China urban tide to grow by 100 million in 10 years: report

Author: 
Reuters
Publication Date: 
Mon, 2011-10-10 10:31

The National Population and Family Planning Commission report forecast that by 2020, China’s urban population would pass 800 million, and many of the new residents are rural migrants who lack old-age and medical insurance in the towns and cities they want to call home, media reports said on Monday.
The study, based on survey data from 2010, is the latest to underscore how important, and how challenging, the ramifications of China’s tide of urbanization are.
“Our country still faces many challenges in achieving healthy urbanization,” said the report, according to a summary from the Xinhua news agency.
“At present, we still have not formed a sensible array of cities and towns, and overall urban capacity urgently needs to be strengthened,” it said.
“The migrant population strongly desires to be absorbed into the areas where they live, but there is a stark conflict between supply and demand of urban public services.”
China’s census last year found the country had 1.34 billion people, and 670 million were residents of towns and cities.
Many new urbanites are young rural migrants with no plans to return to villages and farming after years in factories and on building sites, unlike their parents’ generation.
Although their wages have risen in recent years, this “new generation” of migrants also needs better housing, health care and schooling opportunities.
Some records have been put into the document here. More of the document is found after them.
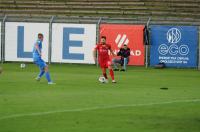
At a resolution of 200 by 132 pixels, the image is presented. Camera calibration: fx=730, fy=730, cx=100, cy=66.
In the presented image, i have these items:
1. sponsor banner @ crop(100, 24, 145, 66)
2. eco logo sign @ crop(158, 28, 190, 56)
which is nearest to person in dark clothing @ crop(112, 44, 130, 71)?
sponsor banner @ crop(100, 24, 145, 66)

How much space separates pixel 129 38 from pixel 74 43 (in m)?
3.24

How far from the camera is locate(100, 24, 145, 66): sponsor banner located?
42000mm

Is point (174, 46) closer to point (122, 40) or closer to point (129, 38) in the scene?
point (129, 38)

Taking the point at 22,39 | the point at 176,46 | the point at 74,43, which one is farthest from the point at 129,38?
the point at 22,39

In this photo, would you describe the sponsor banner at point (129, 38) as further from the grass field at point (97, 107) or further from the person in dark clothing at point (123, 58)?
the grass field at point (97, 107)

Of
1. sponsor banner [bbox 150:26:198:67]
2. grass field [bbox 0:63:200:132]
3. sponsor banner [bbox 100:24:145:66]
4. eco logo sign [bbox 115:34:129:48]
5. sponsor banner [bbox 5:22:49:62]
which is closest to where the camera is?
grass field [bbox 0:63:200:132]

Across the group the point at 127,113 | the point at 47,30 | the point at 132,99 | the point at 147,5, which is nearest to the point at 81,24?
the point at 47,30

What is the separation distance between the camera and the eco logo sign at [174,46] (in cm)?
4112

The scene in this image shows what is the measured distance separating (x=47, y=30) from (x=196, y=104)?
84.6 ft

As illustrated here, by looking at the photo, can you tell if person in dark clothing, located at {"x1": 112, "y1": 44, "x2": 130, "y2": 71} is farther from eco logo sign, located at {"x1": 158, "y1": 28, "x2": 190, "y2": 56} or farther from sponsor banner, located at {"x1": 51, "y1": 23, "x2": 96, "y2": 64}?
sponsor banner, located at {"x1": 51, "y1": 23, "x2": 96, "y2": 64}

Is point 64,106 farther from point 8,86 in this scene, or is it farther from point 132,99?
point 8,86

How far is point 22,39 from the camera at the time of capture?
144 feet

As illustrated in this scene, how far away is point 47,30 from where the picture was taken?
43.5 m

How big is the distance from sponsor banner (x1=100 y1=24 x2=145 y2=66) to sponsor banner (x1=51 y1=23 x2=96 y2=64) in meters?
0.87
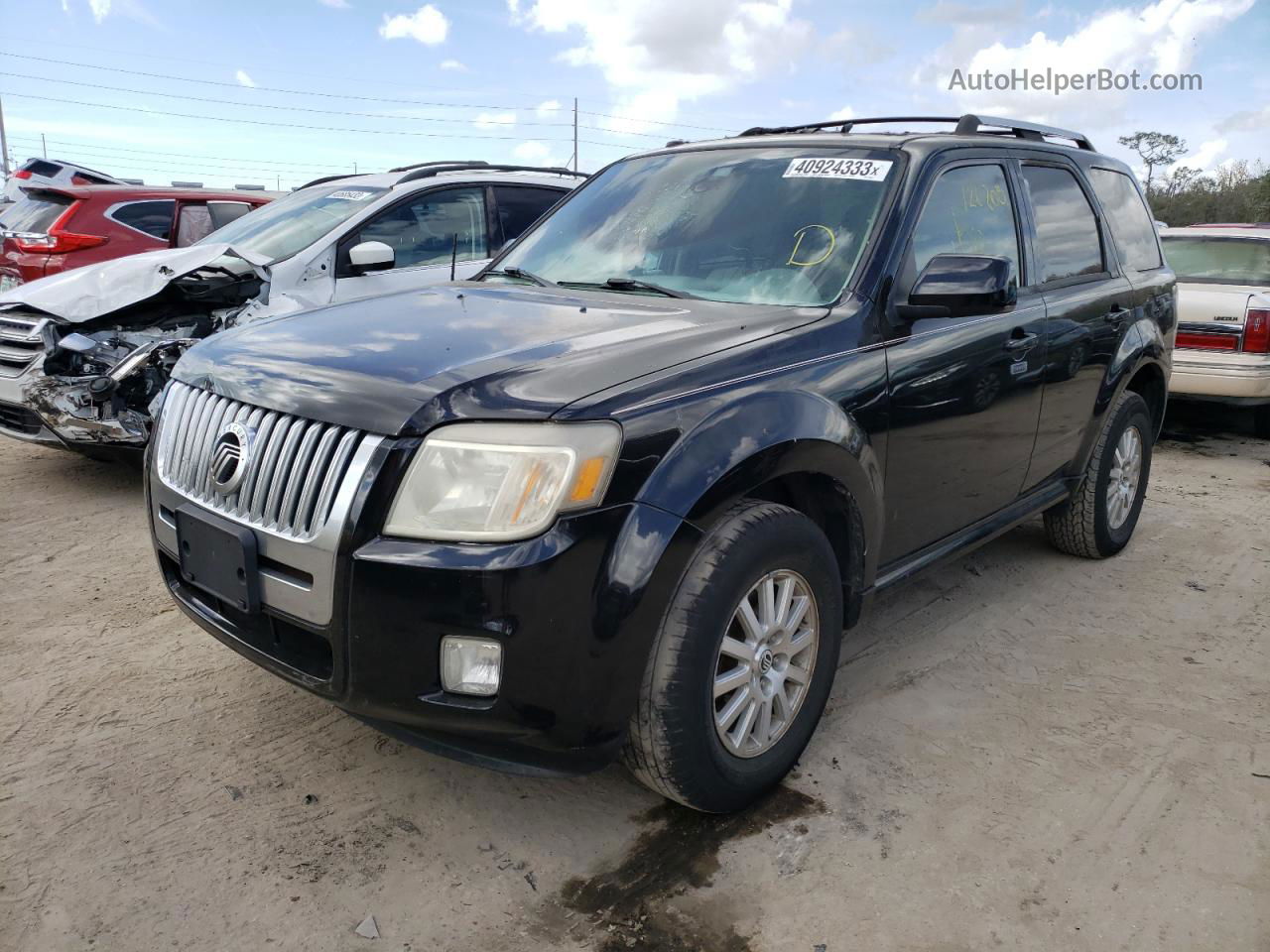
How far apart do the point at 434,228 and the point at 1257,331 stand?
5.84 metres

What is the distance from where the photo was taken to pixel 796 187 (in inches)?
133

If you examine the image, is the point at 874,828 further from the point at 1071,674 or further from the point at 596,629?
the point at 1071,674

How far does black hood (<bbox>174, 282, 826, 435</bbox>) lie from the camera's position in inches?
89.0

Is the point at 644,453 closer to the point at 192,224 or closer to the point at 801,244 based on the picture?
the point at 801,244

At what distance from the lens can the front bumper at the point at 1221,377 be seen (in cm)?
727

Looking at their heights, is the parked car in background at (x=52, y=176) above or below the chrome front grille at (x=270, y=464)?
above

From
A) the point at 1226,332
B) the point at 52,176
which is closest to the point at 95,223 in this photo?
the point at 52,176

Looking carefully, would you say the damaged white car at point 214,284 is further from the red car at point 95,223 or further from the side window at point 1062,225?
the side window at point 1062,225

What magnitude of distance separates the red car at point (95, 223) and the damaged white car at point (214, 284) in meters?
1.36

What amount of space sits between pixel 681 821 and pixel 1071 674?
1775 mm

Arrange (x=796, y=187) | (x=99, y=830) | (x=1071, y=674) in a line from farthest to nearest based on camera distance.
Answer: (x=1071, y=674) < (x=796, y=187) < (x=99, y=830)

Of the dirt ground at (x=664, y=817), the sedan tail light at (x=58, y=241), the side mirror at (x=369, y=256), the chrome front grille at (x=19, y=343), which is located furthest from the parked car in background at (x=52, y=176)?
the dirt ground at (x=664, y=817)

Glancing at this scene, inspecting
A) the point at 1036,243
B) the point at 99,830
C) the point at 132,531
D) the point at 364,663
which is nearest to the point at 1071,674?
the point at 1036,243

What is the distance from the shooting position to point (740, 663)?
8.56 ft
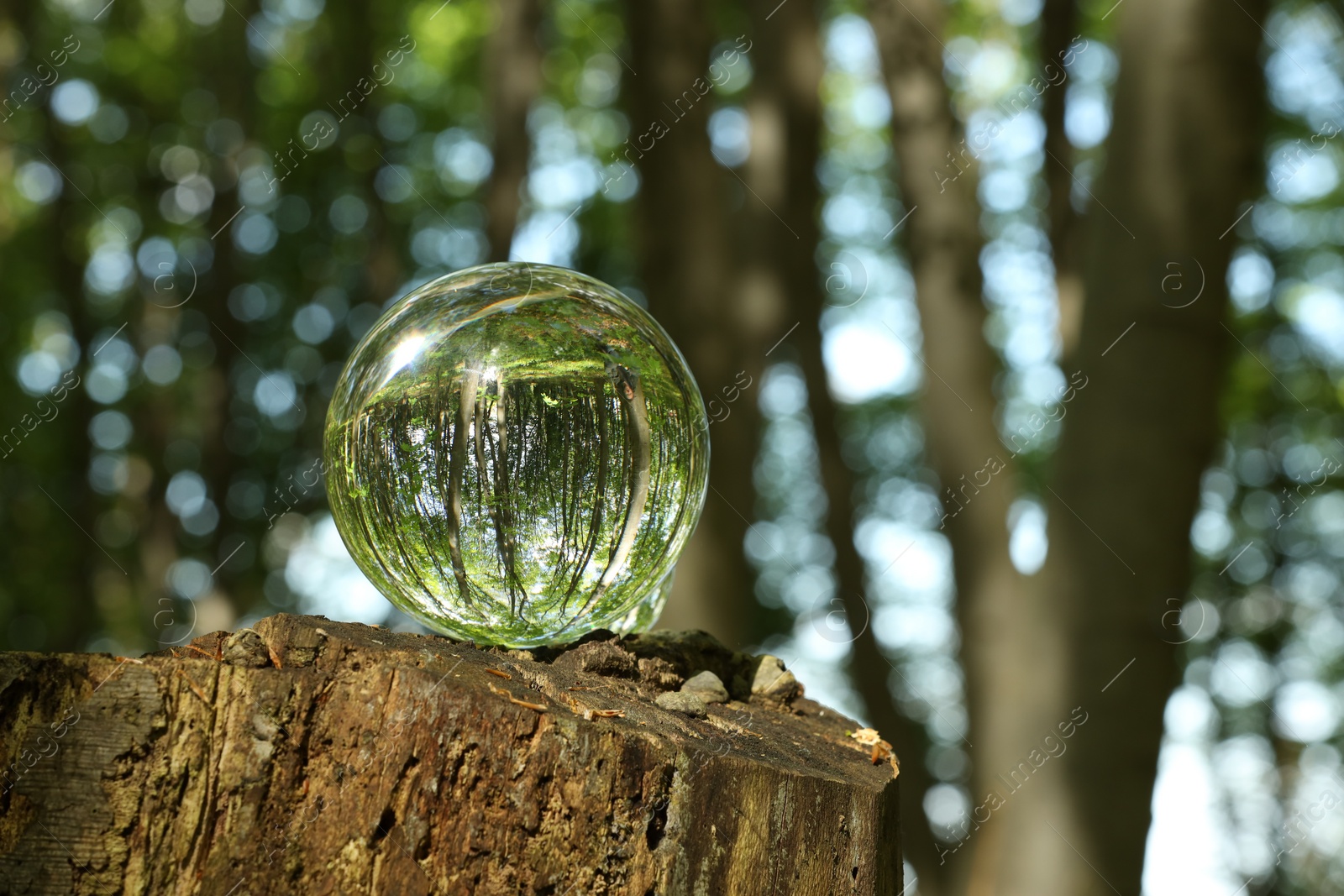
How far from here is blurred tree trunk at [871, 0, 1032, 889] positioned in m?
5.01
The report found 52 percent of Chinese rural migrants had no social welfare insurance.
In June, migrant workers rioted in far southern China’s manufacturing belt, trashing government offices and police vehicles after a pregnant peddler was roughed up by guards, triggering anger about mistreatment.
A string of strikes at Japanese-owned vehicle parts makers last year also showed the growing assertiveness of younger Chinese workers.
China has about 153 million migrant workers living outside their home towns, and by 2009, 58.4 percent of them were “new generation” migrants born in 1980 or after, according to an earlier National Bureau of Statistics survey.
The latest report found that 76.3 percent of this “new generation” of migrants had no plans to return to the areas they came from, and most of those that did have plans to return wanted to find jobs in towns, not return to farming.